▶ **Records provided**:
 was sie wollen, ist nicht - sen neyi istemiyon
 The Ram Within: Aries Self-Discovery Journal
---
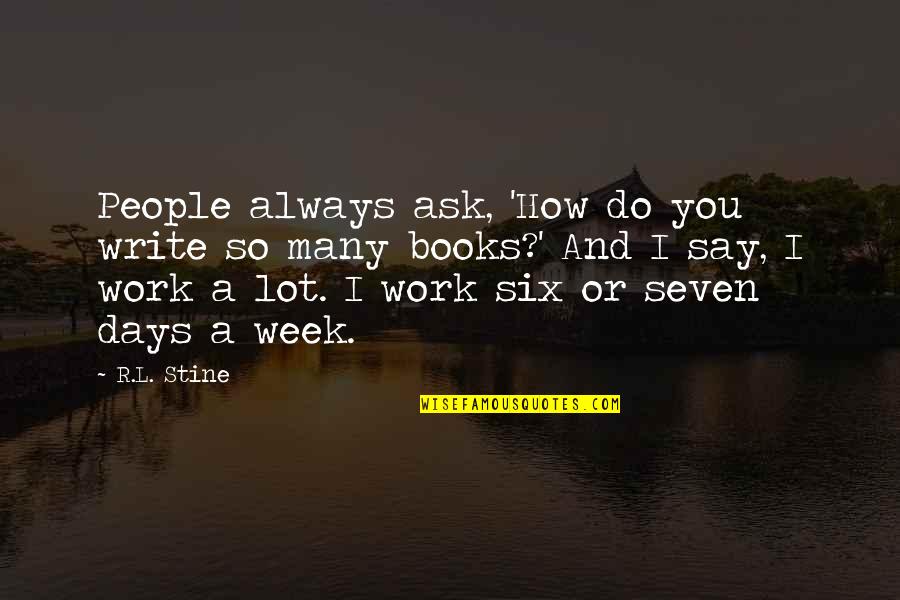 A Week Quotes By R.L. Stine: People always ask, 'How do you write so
* * *
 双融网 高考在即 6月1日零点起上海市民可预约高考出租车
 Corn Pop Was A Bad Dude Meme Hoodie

▶ **Work order**:
For this exercise, please output exactly the lines above starting at the line with "was sie wollen, ist" and ending at the line with "The Ram Within: Aries Self-Discovery Journal", ends included.

▶ **Your response**:
 was sie wollen, ist nicht - sen neyi istemiyon
 The Ram Within: Aries Self-Discovery Journal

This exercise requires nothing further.